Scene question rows
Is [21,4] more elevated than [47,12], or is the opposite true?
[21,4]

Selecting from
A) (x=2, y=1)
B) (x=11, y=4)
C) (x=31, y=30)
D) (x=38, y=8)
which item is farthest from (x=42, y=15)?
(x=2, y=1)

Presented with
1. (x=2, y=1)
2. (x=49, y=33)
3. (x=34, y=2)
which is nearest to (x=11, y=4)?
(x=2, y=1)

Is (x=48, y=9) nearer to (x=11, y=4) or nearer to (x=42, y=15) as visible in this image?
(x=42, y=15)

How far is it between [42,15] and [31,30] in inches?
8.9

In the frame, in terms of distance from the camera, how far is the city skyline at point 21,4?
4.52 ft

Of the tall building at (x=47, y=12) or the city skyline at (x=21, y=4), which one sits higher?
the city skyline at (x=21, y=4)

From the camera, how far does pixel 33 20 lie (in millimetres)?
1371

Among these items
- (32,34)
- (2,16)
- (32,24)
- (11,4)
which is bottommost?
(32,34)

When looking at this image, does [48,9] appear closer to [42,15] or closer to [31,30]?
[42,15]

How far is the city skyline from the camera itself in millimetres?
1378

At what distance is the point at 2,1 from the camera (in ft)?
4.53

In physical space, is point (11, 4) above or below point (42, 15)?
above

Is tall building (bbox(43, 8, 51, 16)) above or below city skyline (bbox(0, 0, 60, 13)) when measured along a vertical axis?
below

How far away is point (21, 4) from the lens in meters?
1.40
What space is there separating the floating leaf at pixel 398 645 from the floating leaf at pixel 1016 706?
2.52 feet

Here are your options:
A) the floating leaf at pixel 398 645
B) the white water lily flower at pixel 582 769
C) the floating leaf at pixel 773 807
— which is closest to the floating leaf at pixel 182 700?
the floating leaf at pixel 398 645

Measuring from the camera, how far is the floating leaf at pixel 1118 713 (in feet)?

Written request
Rewrite all the rows, changing each "camera" to "viewer" and keeping everything else the same.

Correct result
Is [21,4] more elevated than [47,12], or is the opposite true?
[21,4]

Selecting from
A) (x=2, y=1)
B) (x=11, y=4)
C) (x=31, y=30)
D) (x=38, y=8)
which item is farthest from (x=42, y=15)?
(x=2, y=1)

Presented with
1. (x=2, y=1)
2. (x=49, y=33)
3. (x=34, y=2)
which is nearest to (x=11, y=4)?
(x=2, y=1)

Is (x=48, y=9) nearer to (x=11, y=4) or nearer to (x=42, y=15) as visible in this image?
(x=42, y=15)

How far is it between [42,15] and [31,30] in inches?
8.9

In the frame, in terms of distance from the viewer, how far is the city skyline at point 21,4?
4.52 ft

Of the tall building at (x=47, y=12) or the city skyline at (x=21, y=4), which one sits higher?
the city skyline at (x=21, y=4)

From the viewer, how far does pixel 33 20 lie (in millimetres)?
1371

Among these items
- (32,34)
- (2,16)
- (32,24)
- (11,4)
which is bottommost?
(32,34)

When looking at this image, does [48,9] appear closer to [42,15] or closer to [31,30]?
[42,15]

How far is the city skyline from the viewer itself in millimetres?
1378

At what distance is the point at 2,1 from the viewer (in ft)?
4.53

In physical space, is point (11, 4) above or below point (42, 15)?
above

Is tall building (bbox(43, 8, 51, 16)) above or below city skyline (bbox(0, 0, 60, 13)) when measured along a vertical axis?
below

How far away is point (21, 4) from the lens in meters?
1.40
What space is there separating the floating leaf at pixel 398 645 from the floating leaf at pixel 1016 706?
2.52 feet

Here are your options:
A) the floating leaf at pixel 398 645
B) the white water lily flower at pixel 582 769
C) the floating leaf at pixel 773 807
— which is closest to the floating leaf at pixel 182 700?
the floating leaf at pixel 398 645

Measuring from the viewer, how far is the floating leaf at pixel 1118 713 (in feet)?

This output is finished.